The number one rule that every IT support team should follow for better customer service.

By: Tyler Feirtag

Technical Customer Service Representative


When I was growing up, there was a magnet on my fridge with the picture of a hen and two rules listed under it. Rule number 1 was “Your mother is always right.” The second rule was “If your mother is wrong, refer to rule number 1.” Being the obstinate kid that I was, I took that magnet as a challenge to prove my mother wrong, almost daily.

“Mom, did you know that carrots don't actually improve your sight? The British used it as propaganda by putting up posters saying that carrots improve your night vision so the Germans wouldn’t know they had radar. Ever since, everyone assumed that carrots improve sight, but they don’t; therefore, I’m not eating mine.”

As you can imagine, that did not go over well at the dinner table. My father, being the quick-witted individual that he was, quickly referred me back to the magnet.

So what does supporting a client have anything to do with that magnet? I’ve heard another rule many times: the customer is always right. But surely the customer can’t always be right, can they?

When supporting a client with their IT needs, there is a lot of give and take. Mostly we see it with how one party or the other describes what is wrong with a system. I like to think of it as a similar problem that mechanics face. “My car is making a bumpity boom sound when I turn” is not much information to go on, yet mechanics are expected to fix your vehicle.

IT support personnel deal with the bumpity booms of their clients’ systems and have the same requirements as mechanics in resolving the issue.

There are so many technological terms, and some of them can be so unbelievably specific, that even an IT professional can’t be expected to know them all. Most of these terms don’t make it into everyday speech. It’s the IT professional’s job to take the words of the client and systematically determine a problem’s true cause. It’s like translating one language to another in many cases.
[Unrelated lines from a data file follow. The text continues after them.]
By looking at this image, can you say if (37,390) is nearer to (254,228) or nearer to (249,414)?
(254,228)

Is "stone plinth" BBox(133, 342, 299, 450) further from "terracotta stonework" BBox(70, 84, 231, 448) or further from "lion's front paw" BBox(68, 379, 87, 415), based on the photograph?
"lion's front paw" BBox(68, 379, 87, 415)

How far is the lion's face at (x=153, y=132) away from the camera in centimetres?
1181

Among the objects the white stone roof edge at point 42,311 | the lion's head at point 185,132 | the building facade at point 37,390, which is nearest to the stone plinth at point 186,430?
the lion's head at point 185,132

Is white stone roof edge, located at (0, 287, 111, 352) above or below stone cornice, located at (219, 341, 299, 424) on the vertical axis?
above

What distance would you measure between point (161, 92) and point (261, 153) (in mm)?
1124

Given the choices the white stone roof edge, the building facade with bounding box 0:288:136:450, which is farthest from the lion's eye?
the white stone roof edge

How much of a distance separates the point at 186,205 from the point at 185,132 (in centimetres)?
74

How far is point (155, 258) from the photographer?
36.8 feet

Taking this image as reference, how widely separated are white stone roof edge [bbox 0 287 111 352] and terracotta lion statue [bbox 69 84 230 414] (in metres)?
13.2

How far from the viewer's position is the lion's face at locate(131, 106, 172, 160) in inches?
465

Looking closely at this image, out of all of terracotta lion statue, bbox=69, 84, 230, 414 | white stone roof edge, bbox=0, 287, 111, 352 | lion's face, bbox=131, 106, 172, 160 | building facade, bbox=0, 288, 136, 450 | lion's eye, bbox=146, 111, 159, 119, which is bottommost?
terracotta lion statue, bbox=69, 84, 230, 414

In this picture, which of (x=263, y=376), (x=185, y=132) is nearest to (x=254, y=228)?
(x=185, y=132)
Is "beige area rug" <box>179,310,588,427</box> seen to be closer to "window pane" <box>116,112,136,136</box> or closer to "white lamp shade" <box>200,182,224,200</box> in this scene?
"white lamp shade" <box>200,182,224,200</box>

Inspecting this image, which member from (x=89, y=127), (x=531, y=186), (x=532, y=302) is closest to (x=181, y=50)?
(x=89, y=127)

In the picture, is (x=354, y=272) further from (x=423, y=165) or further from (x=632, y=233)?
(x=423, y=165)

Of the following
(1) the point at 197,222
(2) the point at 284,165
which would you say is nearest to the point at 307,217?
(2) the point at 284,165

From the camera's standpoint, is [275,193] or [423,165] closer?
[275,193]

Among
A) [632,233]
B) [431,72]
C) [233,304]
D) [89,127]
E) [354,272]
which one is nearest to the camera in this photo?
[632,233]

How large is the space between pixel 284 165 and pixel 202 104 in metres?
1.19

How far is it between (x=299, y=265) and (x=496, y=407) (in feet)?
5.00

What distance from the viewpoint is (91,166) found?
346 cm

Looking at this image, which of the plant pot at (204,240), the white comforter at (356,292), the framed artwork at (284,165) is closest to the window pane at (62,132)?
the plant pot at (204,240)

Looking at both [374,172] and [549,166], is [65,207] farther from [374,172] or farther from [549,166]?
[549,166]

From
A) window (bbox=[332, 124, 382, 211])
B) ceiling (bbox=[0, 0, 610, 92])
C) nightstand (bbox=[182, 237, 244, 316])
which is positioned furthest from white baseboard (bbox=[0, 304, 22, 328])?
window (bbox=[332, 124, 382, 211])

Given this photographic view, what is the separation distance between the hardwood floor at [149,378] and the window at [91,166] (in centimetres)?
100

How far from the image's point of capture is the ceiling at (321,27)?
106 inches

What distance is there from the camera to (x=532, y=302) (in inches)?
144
Clients often describe things simply as being broken. “My laptop is broken” is a cringeworthy ticket that all support members dread. There are only 1,000 different avenues of approach in resolving this issue (roughly). It can be frustrating to have so much grey area. Especially when you find out that the resolution was as simple as a dead battery needing a charge.
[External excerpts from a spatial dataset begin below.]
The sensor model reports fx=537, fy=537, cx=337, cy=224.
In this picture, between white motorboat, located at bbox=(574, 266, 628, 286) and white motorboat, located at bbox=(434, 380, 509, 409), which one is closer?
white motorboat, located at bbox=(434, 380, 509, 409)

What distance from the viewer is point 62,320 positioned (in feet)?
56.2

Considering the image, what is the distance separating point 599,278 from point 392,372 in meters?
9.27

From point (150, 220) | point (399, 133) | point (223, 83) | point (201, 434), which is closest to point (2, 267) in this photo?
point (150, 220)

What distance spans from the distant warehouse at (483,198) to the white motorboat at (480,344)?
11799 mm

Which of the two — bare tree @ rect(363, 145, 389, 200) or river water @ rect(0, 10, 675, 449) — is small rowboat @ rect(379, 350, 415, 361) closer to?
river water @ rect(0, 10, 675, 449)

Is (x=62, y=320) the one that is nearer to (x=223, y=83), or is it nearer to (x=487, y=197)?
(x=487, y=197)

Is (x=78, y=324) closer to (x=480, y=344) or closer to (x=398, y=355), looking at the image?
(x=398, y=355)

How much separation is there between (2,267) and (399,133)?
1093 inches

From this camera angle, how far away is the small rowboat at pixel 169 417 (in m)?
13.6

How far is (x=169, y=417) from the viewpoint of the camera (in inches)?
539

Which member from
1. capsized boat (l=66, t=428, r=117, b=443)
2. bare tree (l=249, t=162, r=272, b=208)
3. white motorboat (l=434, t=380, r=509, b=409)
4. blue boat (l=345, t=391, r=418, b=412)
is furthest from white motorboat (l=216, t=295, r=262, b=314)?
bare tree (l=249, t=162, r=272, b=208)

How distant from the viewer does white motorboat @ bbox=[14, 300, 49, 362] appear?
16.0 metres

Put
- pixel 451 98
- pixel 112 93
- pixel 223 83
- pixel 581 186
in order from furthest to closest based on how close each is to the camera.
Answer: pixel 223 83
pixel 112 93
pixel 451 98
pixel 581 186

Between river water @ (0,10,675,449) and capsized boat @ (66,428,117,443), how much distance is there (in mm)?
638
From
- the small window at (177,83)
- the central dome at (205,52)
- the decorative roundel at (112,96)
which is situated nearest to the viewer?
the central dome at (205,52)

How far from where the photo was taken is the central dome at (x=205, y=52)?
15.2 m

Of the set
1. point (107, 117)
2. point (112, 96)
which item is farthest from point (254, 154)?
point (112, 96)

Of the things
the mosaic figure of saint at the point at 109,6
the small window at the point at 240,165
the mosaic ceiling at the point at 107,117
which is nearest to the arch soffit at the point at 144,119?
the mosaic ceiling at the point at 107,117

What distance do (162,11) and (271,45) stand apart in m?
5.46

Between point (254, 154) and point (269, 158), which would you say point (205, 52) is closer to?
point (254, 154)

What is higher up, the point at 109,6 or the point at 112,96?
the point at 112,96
Regardless of the client’s language, the response can’t be one of frustration and sarcasm. Saying, “Well, you better buy a new one,” is not going to help the client solve the problem, and it won’t help you keep your clients. Was the laptop broken? No, it really wasn’t. Did the internet die? No, it didn’t, they just weren’t able to connect to it. But they were right in that something wasn’t working the way it should. In the client’s eyes, that means the same as broken.

Describing what is happening in the world around you is something that you cannot be wrong at. It is an interpretation. Even if the customer’s terms are completely wrong and what is actually a monitor is being described as a server, it is the support member’s task to be patient, ask the right questions, and resolve the issues that arise.

The ability to figure out what’s really going on, to wade through the imprecise terms and explanations, and to explain the solution to the customer in a way they can understand is the difference between a great support team that clients want to work with and a team that falls flat. Fixing the issue is only part of the battle, reassuring the customer that they were, in fact, right is the deciding factor in the war of support.